The lack of transparency regarding cash movements makes it difficult to assess the true sustainability of the business model. Analysts should be wary that the reported revenue figures may not reflect actual cash receipts, potentially overstating the company's financial health in a high-variable-cost environment.
Quick answers to the most common questions about buying ZDAI stock.
DirectBooking Technology Co., Ltd. (ZDAI) generated $-2.8M in net cash from operating activities in 2025. This reflects the cash generated directly from core business operations.
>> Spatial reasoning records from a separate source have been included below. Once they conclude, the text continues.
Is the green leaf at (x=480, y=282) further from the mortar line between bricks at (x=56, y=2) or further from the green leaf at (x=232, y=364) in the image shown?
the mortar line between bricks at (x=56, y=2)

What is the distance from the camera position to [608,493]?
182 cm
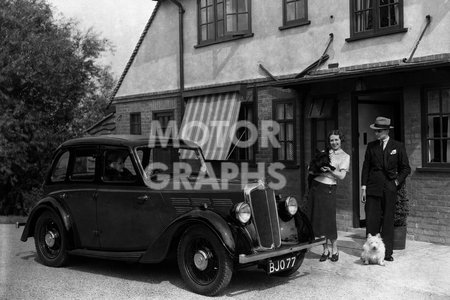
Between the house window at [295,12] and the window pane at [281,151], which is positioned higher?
the house window at [295,12]

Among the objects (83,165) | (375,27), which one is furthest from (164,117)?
(83,165)

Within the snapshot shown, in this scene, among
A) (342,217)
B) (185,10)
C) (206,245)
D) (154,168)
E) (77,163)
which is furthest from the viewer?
(185,10)

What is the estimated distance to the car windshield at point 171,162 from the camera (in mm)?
6962

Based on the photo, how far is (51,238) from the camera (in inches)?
298

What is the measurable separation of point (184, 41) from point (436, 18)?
6607mm

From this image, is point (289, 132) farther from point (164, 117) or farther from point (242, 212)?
point (242, 212)

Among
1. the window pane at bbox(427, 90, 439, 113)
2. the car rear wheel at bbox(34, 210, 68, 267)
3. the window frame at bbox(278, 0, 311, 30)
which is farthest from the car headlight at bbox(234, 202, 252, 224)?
the window frame at bbox(278, 0, 311, 30)

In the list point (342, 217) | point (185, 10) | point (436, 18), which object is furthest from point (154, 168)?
point (185, 10)

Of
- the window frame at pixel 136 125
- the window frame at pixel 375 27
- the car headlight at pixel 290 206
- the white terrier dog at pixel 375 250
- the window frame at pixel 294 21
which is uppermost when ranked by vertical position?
the window frame at pixel 294 21

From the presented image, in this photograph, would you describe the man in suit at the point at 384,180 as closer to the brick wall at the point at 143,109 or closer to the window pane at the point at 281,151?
the window pane at the point at 281,151

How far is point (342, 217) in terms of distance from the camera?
9.92 meters

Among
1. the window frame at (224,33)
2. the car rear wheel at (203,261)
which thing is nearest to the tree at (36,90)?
the window frame at (224,33)

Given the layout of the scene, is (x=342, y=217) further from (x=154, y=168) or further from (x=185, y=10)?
(x=185, y=10)

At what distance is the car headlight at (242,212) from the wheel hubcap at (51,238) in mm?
3068
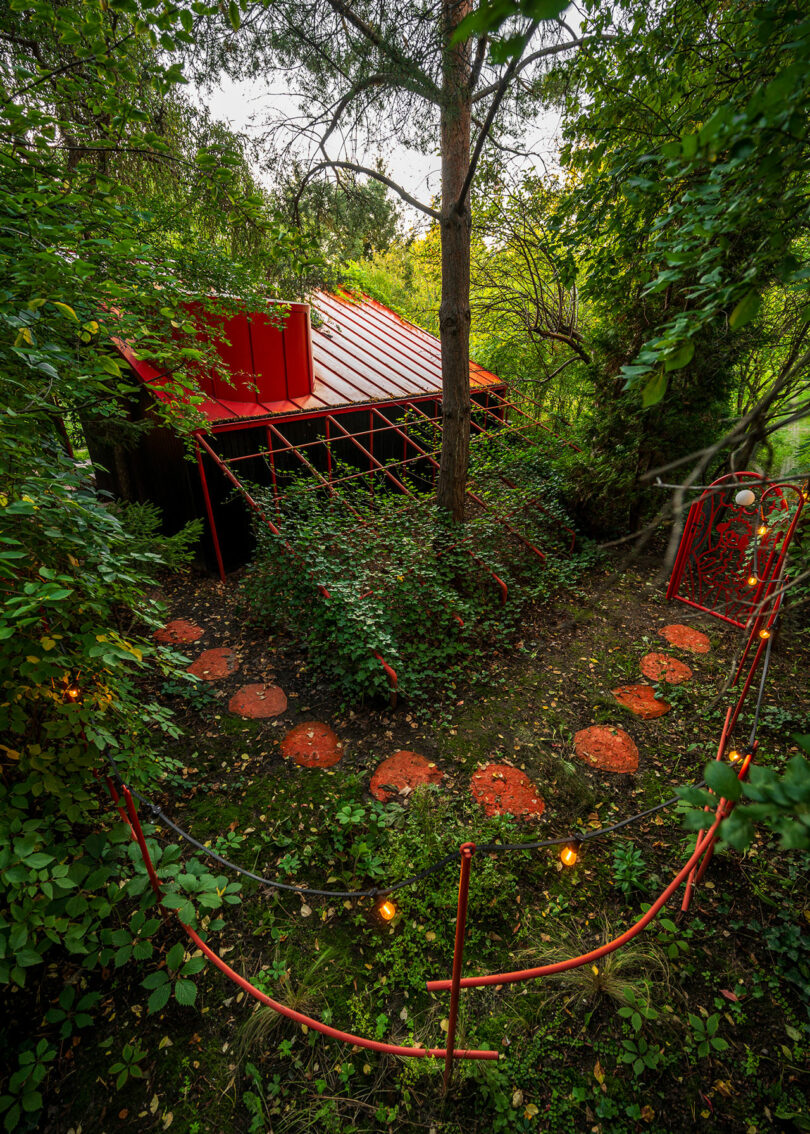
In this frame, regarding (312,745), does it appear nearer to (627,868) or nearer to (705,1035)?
(627,868)

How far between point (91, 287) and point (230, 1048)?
4.12 meters

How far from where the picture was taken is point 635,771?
3.85m

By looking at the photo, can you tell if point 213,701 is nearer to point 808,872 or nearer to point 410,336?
point 808,872

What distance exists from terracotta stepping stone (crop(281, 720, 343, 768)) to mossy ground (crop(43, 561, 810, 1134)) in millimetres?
110

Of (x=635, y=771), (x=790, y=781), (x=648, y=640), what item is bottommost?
(x=635, y=771)

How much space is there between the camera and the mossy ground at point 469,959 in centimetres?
Result: 209

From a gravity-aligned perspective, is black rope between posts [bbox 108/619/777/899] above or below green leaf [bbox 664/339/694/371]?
below

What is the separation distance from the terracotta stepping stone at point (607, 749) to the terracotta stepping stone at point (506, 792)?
2.10ft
DirectBooking Technology Co., Ltd. (ZDAI) reported negative free cash flow of $2.8M in 2025, indicating capital requirements exceeded cash from operations.
DirectBooking Technology Co., Ltd. (ZDAI) spent $0.0M on capital expenditures in 2025. CapEx represents the cash invested in physical assets like property, plant, and equipment to maintain or grow the business.